> do you mean full PCM or just some multi-bit for the DAC ?
There's no (easy) way to do volume attenuation in DSD or multi-bit. So DSD has to be converted to PCM in the first place.
> is there any difference of going from full PCM to some multi-bits (not sure if this is true) and going from 1-bit DSD to multi-bits ?
answered above. unless you use dsd direct (no volume adjustment), all DSD has to be converted to PCM first. Then magic (oversampling/sigma-delta) happens after that. Refer to chips datasheet.
>So my point was if it is possible to do this oversampling externally and make the DAC work without oversampling filters.
you can choose nos filter but it's not available at higher sample rates. See manual "At sample rates higher than 192 kHz DA Filter selection is no longer available.

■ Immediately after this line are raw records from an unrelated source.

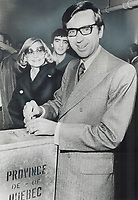 All eyes in Canada were on Quebec today to see if the separatist Parti Quebecois would unseat the ruling Liberal party in the provincial election. Party leaders Rene Levesque, right, of Parti Quebecois, and Liberal Premier Robert Bourassa, left, cast this morning in Montreal<br /> <br /> 1976<br /> <br /> PHOTO :  Doug Griffin - Toronto Star Archives - AQP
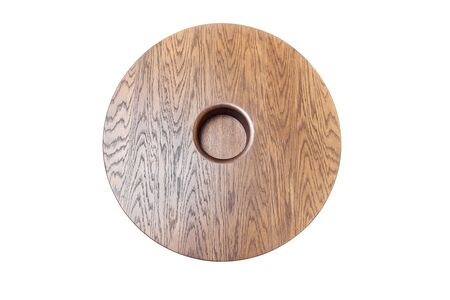 Wooden coffee table in shape of circle being on white background. View from above 免版税图像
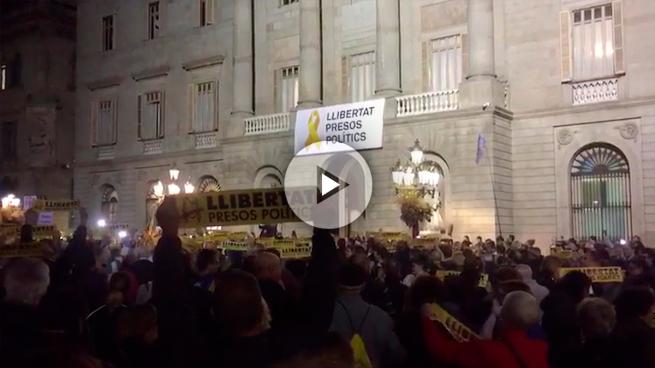 Independentistas protestan en Sant Jaume entre las dos banderas de España que presiden los edificios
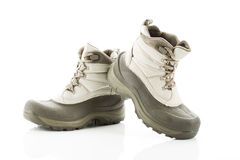 Pair of winter boots against white background Stock Photos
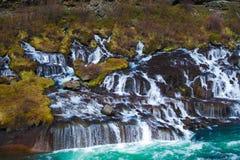 Caída del agua de Hraunfossar Foto de archivo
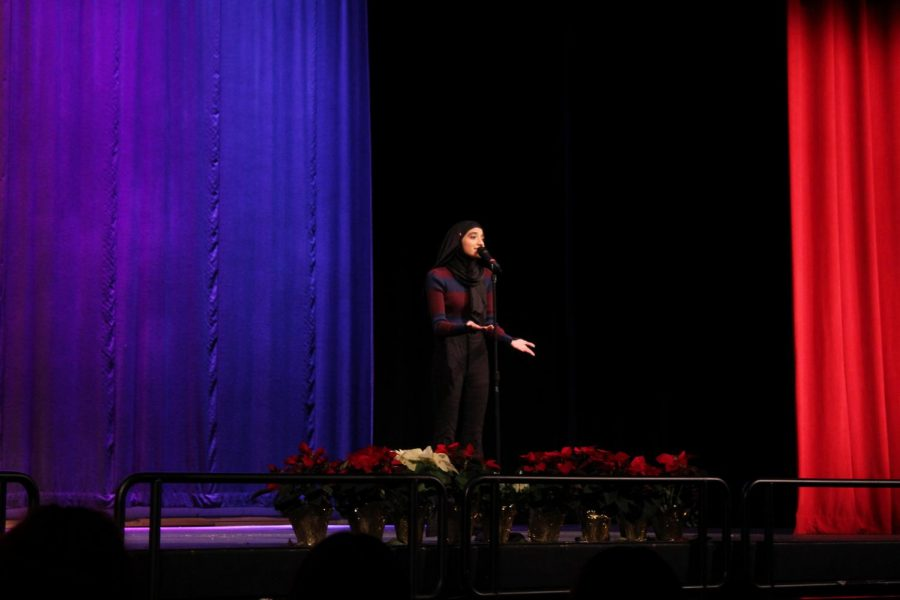 """Senior Rida Qureshi: """"This is my fourth poetry out loud. Freshman year I competed, and I placed second. Sophomore year I won the school competition, I won regionals, and I made it to finals.   My first poem is about the feeling that music gives the poet, so he's talking about how overwhelmed he is by how good it is. The second poem is a metaphor about race relations in the United States and stereotypes and how dogs don't have those stereotypes. The poet wishes for that simplicity.   It's all your jurisdiction, it's how you run it. You dictate what the poem means, it's not just someone else's words in your mouth, it's your words in your mouth."""""""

The DAC then uses a fixed Slow filter." Also, disabling the dac filter (NOS) and doing it on your computer will not give you better result ---- DAC's own oversampling can do it at a much higher rate (256x for AKM4493, for instance) and achieve better result, while your computer will struggle upsampling at such high rate.
> Also I missed the page in the manual for DSP limitations (just received the DAC yesterday), thanks for that. So for this discussion I can say externally upsampled up to 384kHz when I want to use something from the DSP.
MC confirmed in another thread that the RME TotalMix FX technology will upsample your signal internally. So both DSP and DAC chip will do the upsampling work for you.
If you upsample it to 384khz and send it to the dac, the dac will then apply another filter to upsample it anyway, as mentioned above.